Sepsis, the most frequent cause of ARDS, has an incidence of 751,000 per year in the United States and a mortality rate of 28.6% (9, 10). Despite the vast armory of antimicrobial and antiinflammatory agents, decades of research, and the use of well-controlled study designs, most clinical trials evaluating potential therapies for sepsis have failed (11). Concurrently, understanding of sepsis has improved from its early conceptualization as excessive inflammation due to interrelated host responses occurring in distinct (albeit overlapping) stages involving the systemic inflammatory response syndrome, sepsis, and septic shock, which result in multiple-organ dysfunction syndrome and death (commonly resulting from cardiovascular collapse) (12, 13).

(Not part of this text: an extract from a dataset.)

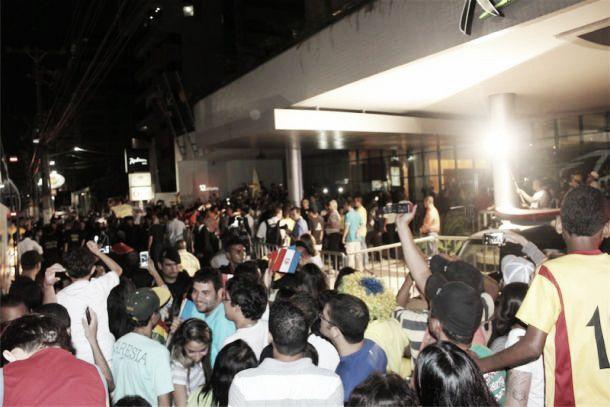 Última seleção a chegar ao Brasil, Gana é recebida com festa em Maceió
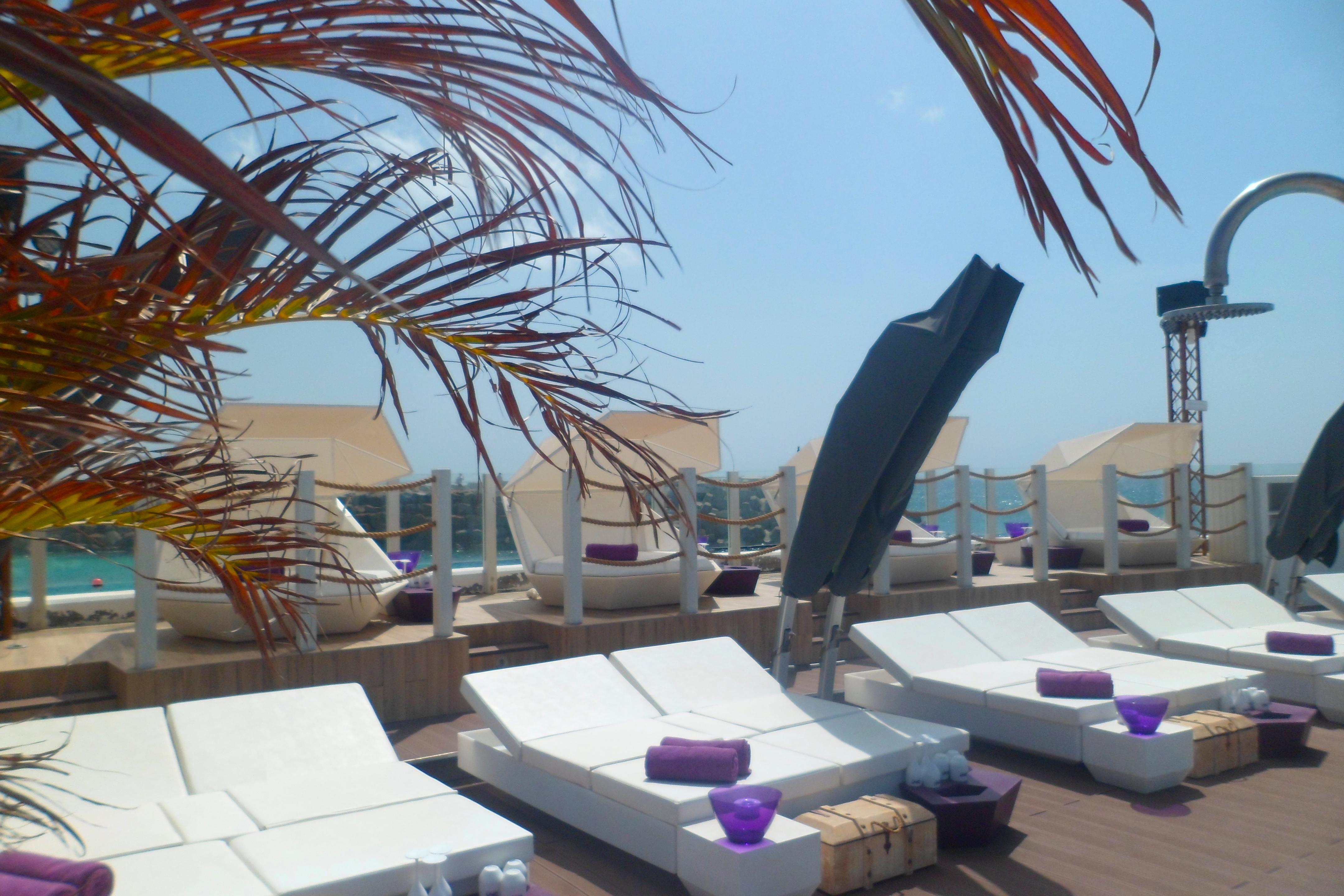 Bikini Beach Bar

This sequence of events is associated with progressive worsening of an imbalance between proinflammatory (e.g., TNF-α) and antiinflammatory (e.g., IL-10) mediators (14), which creates the immunosuppressed state referred to as immune paralysis (11, 15–17) and increases infection susceptibility and mortality (18); these outcomes have been documented in animal models (19) and in humans (20). Sepsis is also associated with functional disruption of multiple immune cell types, including neutrophils (21, 22), monocytes (23, 24), natural killer cells (25), dendritic cells (26), and lymphocytes (15, 27, 28); however, the question of how such abnormalities contribute to ARDS development remains unanswered.

Recently, an open-label trial of systemic IFN-β improved 28-day survival in patients with ARDS (29). IFN-β is a type I IFN family member usually produced in response to viral infections and various pathogen-associated molecules (e.g., LPS), and it exerts pleiotropic effects such as viral inhibition, tumor killing, and immune modulation (30, 31). IFN-β also stimulates expression of ecto-5′-nucleotidase (CD73) in cultured endothelial cells (32) and in human lung tissue explants (29), which is associated with increased adenosine production, improved endothelial barrier function, and reduced vascular leakage, suggesting that IFN-β may function to reduce pulmonary edema. In murine models of sepsis and endotoxin-induced shock, IFN-β improves survival, possibly by silent mating type information regulation 2 homolog 1–mediated suppression of exaggerated cytokine expression (33). Thus, IFN-β holds promise as a disease-specific therapy for ARDS, but there is insufficient knowledge about its potential therapeutic benefits.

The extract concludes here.